# Tutorial: Working with this stactools subpackage

Stactools ([docs](https://stactools.readthedocs.io/en/latest/), [source](https://github.com/stac-utils/stactools)) is a command line tool and library for working with [STAC](https://stacspec.org/), based on [PySTAC](https://github.com/stac-utils/pystac). [Stactools packages](https://github.com/stactools-packages) are add-ons for stactools that provide STAC functionality for specific datasets, such as [Sentinel 2](https://github.com/stactools-packages/sentinel2) and [Landsat](https://github.com/stactools-packages/landsat). 

Stactools and its packages can be accessed from the CLI or from within normal Python code. This notebook provides examples of both.

## 1. Installing stactools

To use a package, first install `stactools` then the package. `stactools` can be installed with `pip`.

In [None]:
%pip install stactools

Check that the `stac` CLI tool is installed

In [None]:
!stac

Notice the Commands available. Depending on your current environment, you may already have one or more dataset commands available (e.g. `lilahkhglacier`). In the next step we will demonstrate how to add a dataset command.

## 2. Installing a stactools package

Here we'll use the subpackage that this notebook resides within, but feel free to change the `PACKAGE` variable to any one of the subpackage repo names in the [stactools-subpackages](https://github.com/stactools-packages). Other examples include `sentinel2`, `planet`, and `landsat`.

In [None]:
PACKAGE = "lila-hkh-glacier"

In [None]:
%pip install stactools-{PACKAGE}

Notice the addition of the subpackage command in stactools now.

In [None]:
!stac

## 3. Using the stactools subpackage

You can now explore the STAC package commands to ingest and describe the data

In [None]:
!stac lilahkhglacier --help

The `lilahkhglacier` command contains:
- `create-cog` command which will convert a GeoTiff to Cloud-optimized GeoTiff format
- `lilahkhglacier-fused` subcommand
- `lilahkhglacier-slice` subcommand

The LILA HKH Glacier dataset contains two main types of raster data:
- `fused`: images we refer to as fused are large SRTM and Landsat 7 images, each with 15 bands in .tif format
- `slice`: images we refer to as slices are 512 x 512 pixel tiles derived from fused images, each with 15 bands in .npy format, and an associated 2-band mask, also in .npy format.

In [None]:
!stac lilahkhglacier lilahkhglacier-fused --help
!echo "========"
!stac lilahkhglacier lilahkhglacier-slice --help

And more specific help with an individual command.

In [None]:
!stac lilahkhglacier lilahkhglacier-slice create-items --help

So far we've used Jupyter Notebooks' IPython [line magic](https://ipython.readthedocs.io/en/stable/interactive/magics.html) to work with stactools packages on the command line, but it's also possible to use them within Python scripts.

In [None]:
from stactools.lila_hkh_glacier import stac, cog, utils

tif_path = "../tests/data-files/raster_data/LE07_134040_20070922_clip.tif"
output_path = "LE07_134040_20070922_cog.tif"

# convert a geotiff to cloud-optimized geotiff
cog.create_cog(tif_path, output_path)

In [None]:
output_dir = "."
fuseddir = "../tests/data-files/raster_data/"

# create a STAC collection that reflects the contents of a directory of fused images
stac.create_fused_collection(output_dir, fuseddir)

In [None]:
# create a STAC item for the COG we created above
stac.create_fused_item(output_path, output_dir)

In [None]:
import json

metadata_path = "../tests/data-files/slices.geojson"
slicedir = "../tests/data-files/slices"

with open(metadata_path, "r") as f:
    metadata_dict = json.load(f)
    # update paths to reflect the current location of the files
    metadata_dict = utils.update_metadata_paths(metadata_dict, slicedir)

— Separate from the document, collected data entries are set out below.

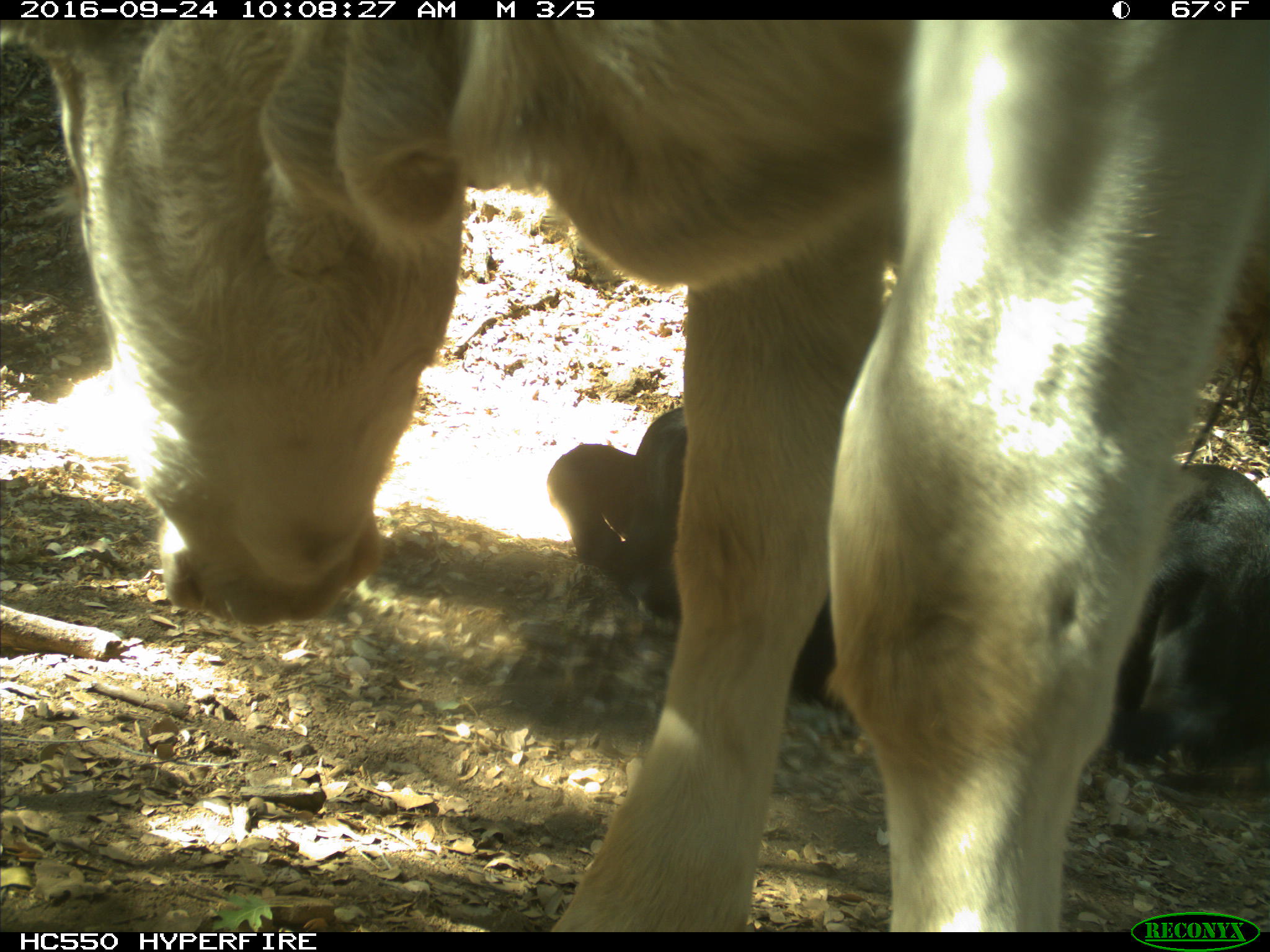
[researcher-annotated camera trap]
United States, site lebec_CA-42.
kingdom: Animalia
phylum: Chordata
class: Mammalia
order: Artiodactyla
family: Bovidae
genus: Bos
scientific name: Bos taurus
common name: domestic cow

# create a STAC collection that reflects the features within a metadata file
stac.create_slice_collection(metadata_dict, output_dir)

In [None]:
feature = metadata_dict["features"][0]
epsg_code = utils.get_epsg(metadata_dict)

# create a STAC item for one of the features in the metadata file
slice_item = stac.create_slice_item(feature, output_dir, epsg_code)
slice_item

In [None]:
import numpy as np

# load the contents of the assets in the item
raster_content = np.load(slice_item.assets["raster"].href)
raster_labels_content = np.load(slice_item.assets["raster_labels"].href)

raster_content.shape, raster_labels_content.shape

At this point, `raster_content` and `raster_labels_content` are image arrays, which you could view through a plotting dependency like matplotlib.